*PROBLEM DESCRIPTION*
Copy all lines containing the string "Static" from the records below.

(Data excerpts)

»»

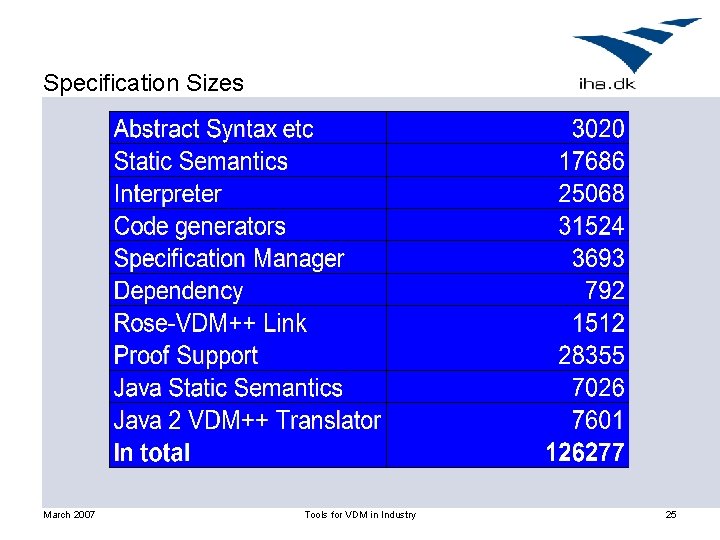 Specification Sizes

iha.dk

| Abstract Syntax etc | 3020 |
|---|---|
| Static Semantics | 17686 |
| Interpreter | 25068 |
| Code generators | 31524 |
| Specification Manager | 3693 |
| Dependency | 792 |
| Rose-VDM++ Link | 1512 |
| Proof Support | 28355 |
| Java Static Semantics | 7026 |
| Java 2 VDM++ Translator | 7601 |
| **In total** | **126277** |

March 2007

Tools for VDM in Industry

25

««
»»

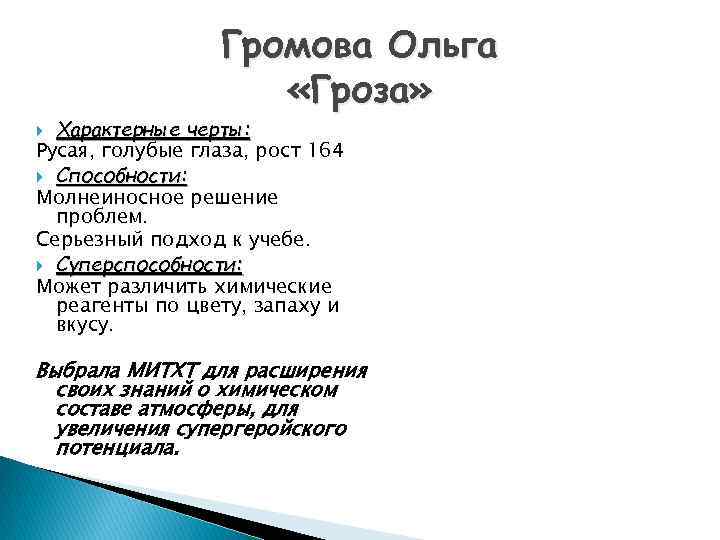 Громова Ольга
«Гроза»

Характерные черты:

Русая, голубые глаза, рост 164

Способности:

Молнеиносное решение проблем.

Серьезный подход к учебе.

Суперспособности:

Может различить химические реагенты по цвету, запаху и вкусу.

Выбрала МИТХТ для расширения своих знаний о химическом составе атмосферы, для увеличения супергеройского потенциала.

««

*YOUR RESPONSE*
| Static Semantics | 17686 |
| Java Static Semantics | 7026 |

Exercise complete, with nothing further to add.